= Trecho =
□ □ □ □ □

A proposta que está orientando a reforma do ensino médio insiste na necessidade de se enfatizar a realidade do aluno. Espera-se, por exemplo, que o professor dê menos importância à memorização e que valorize o raciocínio e o espírito crítico. Em vez de apresentar um conhecimento pronto, como se fosse definitivo, o educador precisa estimular a capacidade do aluno de aprender, de descobrir e de resolver problemas, levando sempre em consideração o seu conhecimento prévio [...].
O professor deve reconhecer a importância da contextualização dos conteúdos vistos. Para nós, isso significa ensinar que a história está relacionada com o presente e com a vida do aluno. Em outras palavras, significa que o mundo contemporâneo pode ser interpretado a partir de uma perspectiva histórica (FIGUEIRAS, 2002, Manual do professor, p. 3).

□ □ □ □ □

[Dados coletados]
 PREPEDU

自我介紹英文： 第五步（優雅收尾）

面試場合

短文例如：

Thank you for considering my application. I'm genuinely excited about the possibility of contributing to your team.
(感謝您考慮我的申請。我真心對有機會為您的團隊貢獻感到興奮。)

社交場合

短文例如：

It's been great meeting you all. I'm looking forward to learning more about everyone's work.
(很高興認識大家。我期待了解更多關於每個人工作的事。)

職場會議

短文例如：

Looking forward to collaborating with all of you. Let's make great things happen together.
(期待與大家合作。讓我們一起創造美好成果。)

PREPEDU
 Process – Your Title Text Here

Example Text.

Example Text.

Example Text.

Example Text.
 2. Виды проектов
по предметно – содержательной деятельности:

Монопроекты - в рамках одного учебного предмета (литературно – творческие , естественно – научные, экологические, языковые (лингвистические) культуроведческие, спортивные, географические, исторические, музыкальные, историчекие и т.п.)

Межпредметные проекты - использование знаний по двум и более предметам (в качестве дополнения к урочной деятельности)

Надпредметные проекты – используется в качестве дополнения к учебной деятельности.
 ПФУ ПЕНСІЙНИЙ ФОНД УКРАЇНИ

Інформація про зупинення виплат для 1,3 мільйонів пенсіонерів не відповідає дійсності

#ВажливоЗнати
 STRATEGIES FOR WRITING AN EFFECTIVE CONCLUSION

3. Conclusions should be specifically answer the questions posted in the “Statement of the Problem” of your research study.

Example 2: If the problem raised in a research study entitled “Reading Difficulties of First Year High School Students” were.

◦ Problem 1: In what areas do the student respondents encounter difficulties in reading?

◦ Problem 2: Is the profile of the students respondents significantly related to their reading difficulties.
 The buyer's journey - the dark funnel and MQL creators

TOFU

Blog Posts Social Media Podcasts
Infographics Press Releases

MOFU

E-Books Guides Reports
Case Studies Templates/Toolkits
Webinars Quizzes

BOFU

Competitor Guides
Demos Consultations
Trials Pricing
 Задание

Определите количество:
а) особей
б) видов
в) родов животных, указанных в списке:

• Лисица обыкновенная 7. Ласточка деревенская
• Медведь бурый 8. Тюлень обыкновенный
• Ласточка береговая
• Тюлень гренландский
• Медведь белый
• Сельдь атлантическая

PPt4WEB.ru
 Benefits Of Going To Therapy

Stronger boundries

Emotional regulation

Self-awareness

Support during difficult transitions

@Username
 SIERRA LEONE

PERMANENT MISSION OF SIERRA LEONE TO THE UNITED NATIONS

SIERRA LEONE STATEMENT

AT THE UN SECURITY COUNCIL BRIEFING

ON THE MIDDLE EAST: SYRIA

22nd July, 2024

□ □ □ □ □

= Tarefa A =
Reproduza o trecho sobre a reforma do ensino médio entre "O professor deve" e "professor, p. 3).", inclusive.
= Tarefa B =
Com base no trecho sobre a reforma do ensino médio, indique se cada afirmação a seguir está de acordo com ele, respondendo sim ou não e citando as palavras decisivas do trecho: (i) espera-se que o professor dê mais importância à memorização; (ii) o educador deve levar em conta o conhecimento prévio do aluno; (iii) a história não tem relação com o presente.

= Resposta A =
O professor deve reconhecer a importância da contextualização dos conteúdos vistos. Para nós, isso significa ensinar que a história está relacionada com o presente e com a vida do aluno. Em outras palavras, significa que o mundo contemporâneo pode ser interpretado a partir de uma perspectiva histórica (FIGUEIRAS, 2002, Manual do professor, p. 3).

= Resposta B =
(i) Não: "dê menos importância à memorização".
(ii) Sim: "levando sempre em consideração o seu conhecimento prévio".
(iii) Não: "a história está relacionada com o presente e com a vida do aluno".